◆ **SOURCE PASSAGE**:
****************************************

Yes, this is an issue. However, I don't this is a big deal as you said.
Using cmpxchg may avoid this issue, but then their will be a fair chance
of false collision among readers. So it is probably something we may
have to live with.
>> +/**
>> + * queue_write_unlock - release write lock of a queue rwlock
>> + * @lock : Pointer to queue rwlock structure
>> + */
>> +static inline void queue_write_unlock(struct qrwlock *lock)
>> +{
>> + /*
>> + * Make sure that none of the critical section will be leaked out.
>> + */
>> + smp_mb__before_clear_bit();
>> + ACCESS_ONCE(lock->cnts.writer) = 0;
>> + smp_mb__after_clear_bit();
> How about the new smp_store_release() for this write? Looks to me that
> smp_mb__before_clear_bit() and smp_mb__after_clear_bit() work by accident,
> if they in fact do work for all architectures.
Yes, I am thinking about updating the patch to use smp_store_release()

****************************************

◆ **INSTRUCTION 1**: According to the queue rwlock passage, which function is the writer thinking of updating the patch to use?
◆ **INSTRUCTION 2**: Copy the queue rwlock passage word for word, beginning at the words "Yes, this is" and stopping after "to live with.".

◆ **DATA SECTION**:
****************************************

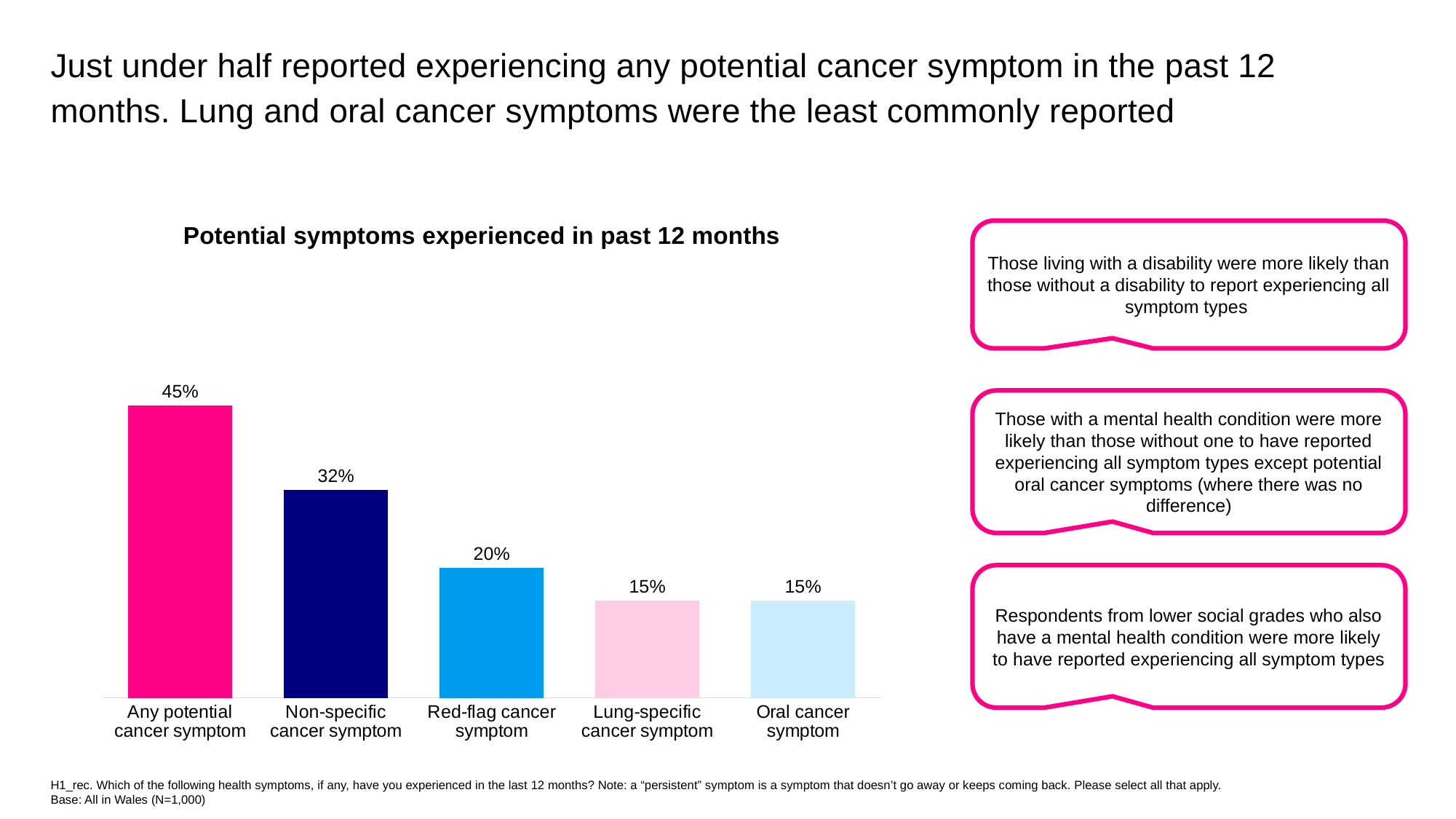
Which is larger, the value for Non-specific cancer symptom or Red-flag cancer symptom? Non-specific cancer symptom What is the difference between the values for Any potential cancer symptom and Non-specific cancer symptom? 13% Do the values rise or fall from left to right across the categories? Fall What is the title of the chart? Potential symptoms experienced in past 12 months What is the value for Red-flag cancer symptom? 20% What is the value for Non-specific cancer symptom? 32% What kind of chart is shown on the slide? Bar chart What percentage reported experiencing any potential cancer symptom in the past 12 months? 45% What is the value for Lung-specific cancer symptom? 15% What is the difference between the values for Non-specific cancer symptom and Red-flag cancer symptom? 12% How many categories are shown in the chart? 5 Which category has the highest value? Any potential cancer symptom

****************************************

◆ **EXERCISE OUTPUT 1**: smp_store_release()

◆ **EXERCISE OUTPUT 2**:
Yes, this is an issue. However, I don't this is a big deal as you said.
Using cmpxchg may avoid this issue, but then their will be a fair chance
of false collision among readers. So it is probably something we may
have to live with.